Thursday, March 19, 2009

Risk Fundamentalism

Mark Thoma says that the Fed needs to more actively manage the price of risk, and that those who oppose this are (I think) relying on market fundamentalisms. He quotes Christopher Carroll's post on this extensively:

Christopher Carroll with an evidence based rebuttal to the "risk-is-holy view" advocating a free market, hands off approach to the financial crisis, and a call for the Fed to do what it always does in a crisis, manage the price of risk (which means going beyond measures such as the purchase of long-term government securities and taking risky assets onto the Fed's balance sheet):

Punter of last resort, Christopher D. Carroll, Vox EU: The financial meltdown that shifted into high gear last September has flushed into public view many surprising facts.
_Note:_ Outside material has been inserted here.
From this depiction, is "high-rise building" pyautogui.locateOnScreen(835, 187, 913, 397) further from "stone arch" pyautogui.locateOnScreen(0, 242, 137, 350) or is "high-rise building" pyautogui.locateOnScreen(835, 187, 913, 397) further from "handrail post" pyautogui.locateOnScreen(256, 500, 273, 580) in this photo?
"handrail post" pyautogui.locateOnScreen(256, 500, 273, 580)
One of the strangest is the existence, in the economics profession, of a bizarre religious cult. This cult adheres to the dogma that the “price of risk” is the Holy of Holies that can properly be set only by the immaculate invisible hand of the financial marketplace; and cult members seem to believe, to paraphrase President Lincoln from a rather different context, that “If the Market wills that the economic crisis continue until every dollar of economic activity created by the taking of risk shall be repaid by another dollar destroyed by a newfound fear of risk, so it still must be said that the judgments of the Market are true and righteous altogether.”
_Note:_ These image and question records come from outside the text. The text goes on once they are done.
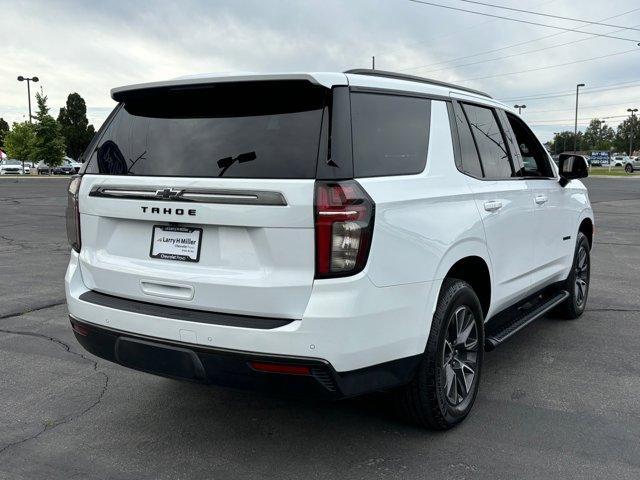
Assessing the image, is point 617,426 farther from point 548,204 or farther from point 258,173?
point 258,173

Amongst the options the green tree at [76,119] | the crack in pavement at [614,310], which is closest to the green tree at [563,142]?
the green tree at [76,119]

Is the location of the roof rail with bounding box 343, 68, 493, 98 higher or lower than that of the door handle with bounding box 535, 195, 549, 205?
higher

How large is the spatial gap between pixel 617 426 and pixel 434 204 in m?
1.69

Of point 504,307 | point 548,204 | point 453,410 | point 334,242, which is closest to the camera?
point 334,242

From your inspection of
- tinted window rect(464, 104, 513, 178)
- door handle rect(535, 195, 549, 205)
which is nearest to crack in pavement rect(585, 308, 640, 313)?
door handle rect(535, 195, 549, 205)

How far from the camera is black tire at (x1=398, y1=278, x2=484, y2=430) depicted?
314cm

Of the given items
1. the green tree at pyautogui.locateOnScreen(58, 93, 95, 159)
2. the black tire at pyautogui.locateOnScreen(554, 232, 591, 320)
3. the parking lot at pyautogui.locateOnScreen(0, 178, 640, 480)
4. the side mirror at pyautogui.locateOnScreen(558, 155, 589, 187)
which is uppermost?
the green tree at pyautogui.locateOnScreen(58, 93, 95, 159)

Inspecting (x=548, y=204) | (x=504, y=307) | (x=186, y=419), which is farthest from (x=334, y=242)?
(x=548, y=204)

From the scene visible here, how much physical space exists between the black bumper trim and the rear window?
0.65 meters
The deep origins of the cult, as always, are obscure; presumably they lie properly in the field of psychoanalysis. But to the extent that overt origins can be traced, the wellspring is the literature that attempts to explain the Mehra and Prescott (1985) ‘equity premium puzzle.’ The ‘puzzle,’ in a nutshell, is that asset prices have not, historically, exhibited a relationship between risk and return that is easy to reconcile with the rational behavior of a representative agent facing perfect markets. Many of the responses to this challenge start with the assumption that asset prices must be always and everywhere rational, and then proceed to work out the kind of preferences or environment that can rationalize observed prices. This game brings to mind Joan Robinson’s comment that “utility maximization is a metaphysical concept of impregnable circularity,” and Larry Summers’s remark (quoted by Robert Waldmann) that the day when economists first started to think that asset prices should be explained by the characteristics of a representative agent’s utility function was not a particularly good day for economic science. Oddly, even the failure of this literature to produce a widely agreed solution to the ‘puzzle’ does not seem to have weakened participants’ belief in the soundness of the intellectual framework within which asset prices are a puzzle.
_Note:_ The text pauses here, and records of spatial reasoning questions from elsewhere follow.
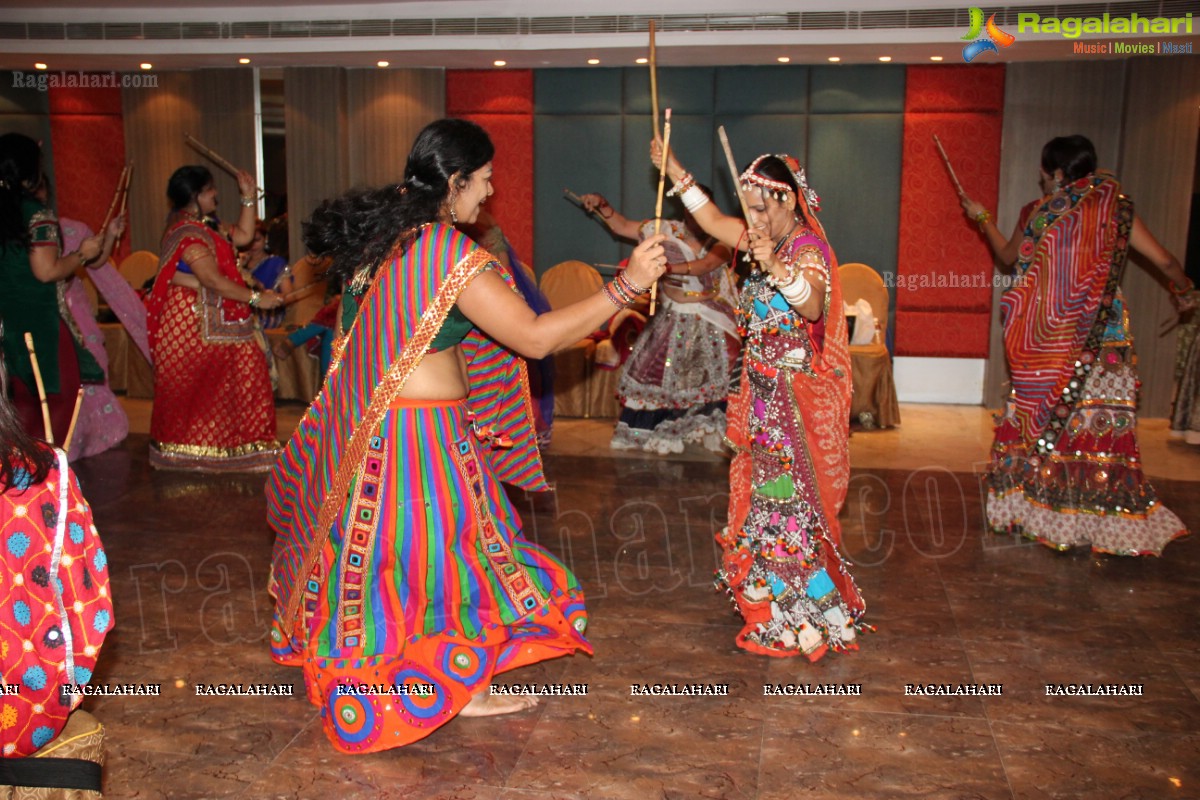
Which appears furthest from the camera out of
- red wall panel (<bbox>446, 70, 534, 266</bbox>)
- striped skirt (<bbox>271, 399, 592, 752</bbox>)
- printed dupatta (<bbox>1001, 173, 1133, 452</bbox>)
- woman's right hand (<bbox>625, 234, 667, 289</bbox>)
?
red wall panel (<bbox>446, 70, 534, 266</bbox>)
Nor does the assumption that asset prices are always and everywhere perfect reflect the actual past practice of economic policymaking during crises. As DeLong (2008) has recently reminded those of us who are susceptible to the lessons of history (see also Kindleberger (2005)), the “lender of last resort” role of the central bank has always been, during a panic, to short-circuit the catastrophic economic effects of a collapse of financial confidence (in today’s terminology, ‘an increase in the price of risk’).1

Some economists, of course, view narrative history in the DeLong and Kindleberger mode as irrelevant to the practice of their science; they prefer hard numbers to mere narrative. For the numerically inclined, however, Figures 1a and 1b should be persuasive; they show that controlling a market price of risk is something the Federal Reserve has done since it first opened up shop. The top figure depicts a measure of what we are now pleased to call the ‘risk-free’ rate of interest in the United States – essentially, the shortest-term interbank lending rate for which data are available (on a consistent basis) from before and after the founding of the Fed.2 Figure 1b shows the month-to-month changes in this interest rate. The only reason this rate is now viewed as ‘risk-free’ is that the Fed takes away the risk.3

...Let’s put it this way: Simple calculations show that the current price of risk as measured by corporate bond spreads amounts to a forecast that about 40 percent of corporate America will be in bond default in the near future.5 The only circumstance under which this is remotely plausible is if government officials turn these dire forecasts into a self-fulfilling prophecy by failing to intervene forcefully in a way that quells the existential terror currently afflicting the markets. While I realize that some economists (and some politicians) might be willing even to undergo another Great Depression as the steep price of clinging to their faith, those of us who do not share that faith should not have to suffer such appalling consequences.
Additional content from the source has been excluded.